21 février 2008
It's funny
06 février 2008
La Banque mondiale cloue au pilori l'enseignement et appelle à des réformes
Le système éducatif du Maroc n'est pas un modèle. Comparé aux pays de la région MENA (Moyen-Orient et Afrique du Nord) le Royaume se trouve en queue du peloton. Les pays les plus avancés sont la Jordanie et le Koweït alors que les moins avancés sont le Maroc, Djibouti, le Yémen et l'Iraq.
C'est-ce qui ressort d'un rapport de la Banque mondiale intitulé «Un
parcours non encore achevé : la réforme de l'éducation au Moyen-Orient
et en Afrique du Nord». Les conclusions sont d'autant plus alarmantes
qu'elles émanent d'une institution qu'on ne saurait taxer de légèreté
ou de complaisance. Elles viennent confirmer les reproches et les
critiques faits à un système qui a montré ses limites notamment en
matière de résorption du chômage. Les pouvoirs publics reconnaissent
d'ailleurs qu'il y a un malaise et qu'il faudrait agir d'urgence pour
rattraper le retard enregistré dans ce secteur depuis plusieurs années.

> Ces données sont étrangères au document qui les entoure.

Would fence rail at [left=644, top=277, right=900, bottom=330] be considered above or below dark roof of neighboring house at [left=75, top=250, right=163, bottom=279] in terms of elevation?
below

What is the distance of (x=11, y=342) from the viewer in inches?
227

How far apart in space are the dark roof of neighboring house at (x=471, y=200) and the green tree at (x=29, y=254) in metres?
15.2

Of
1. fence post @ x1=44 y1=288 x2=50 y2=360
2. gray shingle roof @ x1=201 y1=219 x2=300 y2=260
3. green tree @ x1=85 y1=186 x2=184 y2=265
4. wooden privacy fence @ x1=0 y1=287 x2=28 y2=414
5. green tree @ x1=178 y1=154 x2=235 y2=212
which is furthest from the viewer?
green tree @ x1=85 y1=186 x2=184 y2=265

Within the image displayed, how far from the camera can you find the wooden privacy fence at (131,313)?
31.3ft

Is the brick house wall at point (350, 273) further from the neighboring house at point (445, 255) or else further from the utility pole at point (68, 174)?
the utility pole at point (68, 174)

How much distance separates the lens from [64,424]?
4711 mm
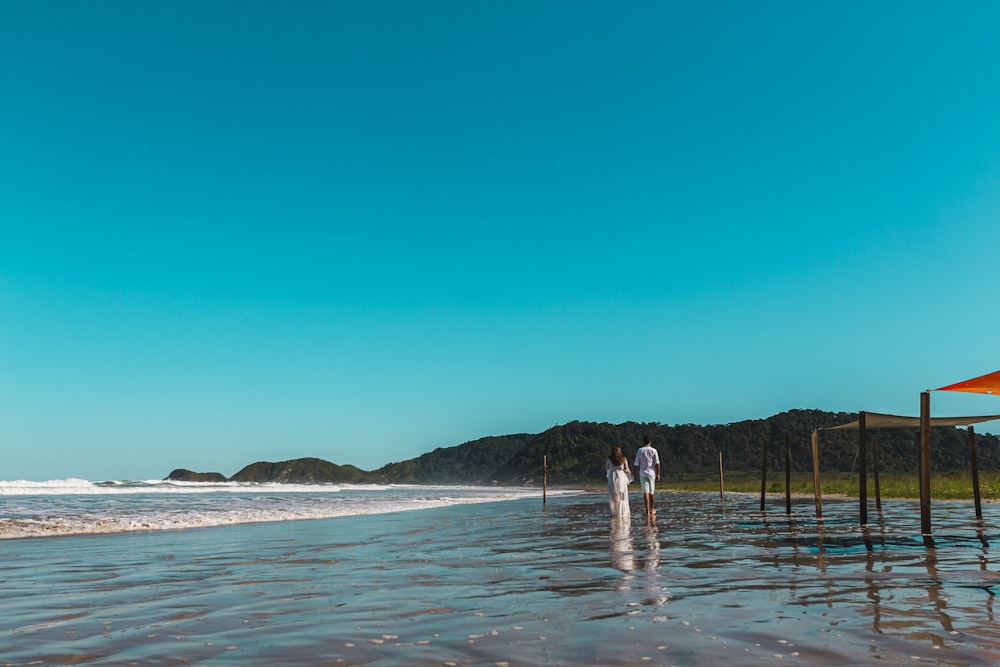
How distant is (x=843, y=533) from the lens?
565 inches

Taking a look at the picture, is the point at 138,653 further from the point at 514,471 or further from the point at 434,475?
the point at 434,475

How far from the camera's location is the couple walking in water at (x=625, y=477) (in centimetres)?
2161

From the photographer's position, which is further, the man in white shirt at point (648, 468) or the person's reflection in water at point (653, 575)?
the man in white shirt at point (648, 468)

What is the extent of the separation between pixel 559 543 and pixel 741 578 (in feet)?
18.6

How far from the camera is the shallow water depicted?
17.1ft

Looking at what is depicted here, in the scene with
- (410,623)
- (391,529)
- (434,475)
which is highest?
(410,623)

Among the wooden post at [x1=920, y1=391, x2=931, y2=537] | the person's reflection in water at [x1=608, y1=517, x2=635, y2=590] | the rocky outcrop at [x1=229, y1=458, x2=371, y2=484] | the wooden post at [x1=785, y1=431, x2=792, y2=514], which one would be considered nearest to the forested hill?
the rocky outcrop at [x1=229, y1=458, x2=371, y2=484]

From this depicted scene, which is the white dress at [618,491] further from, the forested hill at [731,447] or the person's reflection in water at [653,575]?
the forested hill at [731,447]

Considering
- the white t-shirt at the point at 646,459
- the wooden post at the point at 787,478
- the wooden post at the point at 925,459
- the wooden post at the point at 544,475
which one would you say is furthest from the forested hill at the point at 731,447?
the wooden post at the point at 925,459

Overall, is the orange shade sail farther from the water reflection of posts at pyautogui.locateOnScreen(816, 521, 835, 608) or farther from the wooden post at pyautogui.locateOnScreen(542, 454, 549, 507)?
the wooden post at pyautogui.locateOnScreen(542, 454, 549, 507)

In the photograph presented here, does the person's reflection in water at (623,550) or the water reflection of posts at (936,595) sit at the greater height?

«Sur le plan du développement humain, nous sommes classés par le PNUD
126e sur 177 pays, et c'est la scolarité qui nous pénalise», a admis
récemment Meziane Belfkih, conseiller du Roi et président délégué du
Conseil supérieur de l'enseignement. Le ministre de l'Education
nationale, Ahmed Akhchichine, verse dans le même registre. Pour lui,
«nous sommes le seul pays au monde à ne pas avoir un système
d'évaluation des apprentissages». Rendu public hier à Rabat, le rapport
de la Banque mondiale vient donc nous rappeler la santé fragile d'un
secteur qui nécessite une refonte totale. Il souligne le retard
accumulé par rapport aux autres pays de la région. Concernant l'accès,
l'indice adopté démontre que le Liban, la Jordanie, l'Egypte et la
Tunisie ont connu des performances particulièrement élevées comparées à
Djibouti, au Yémen, à l'Iraq et au Maroc.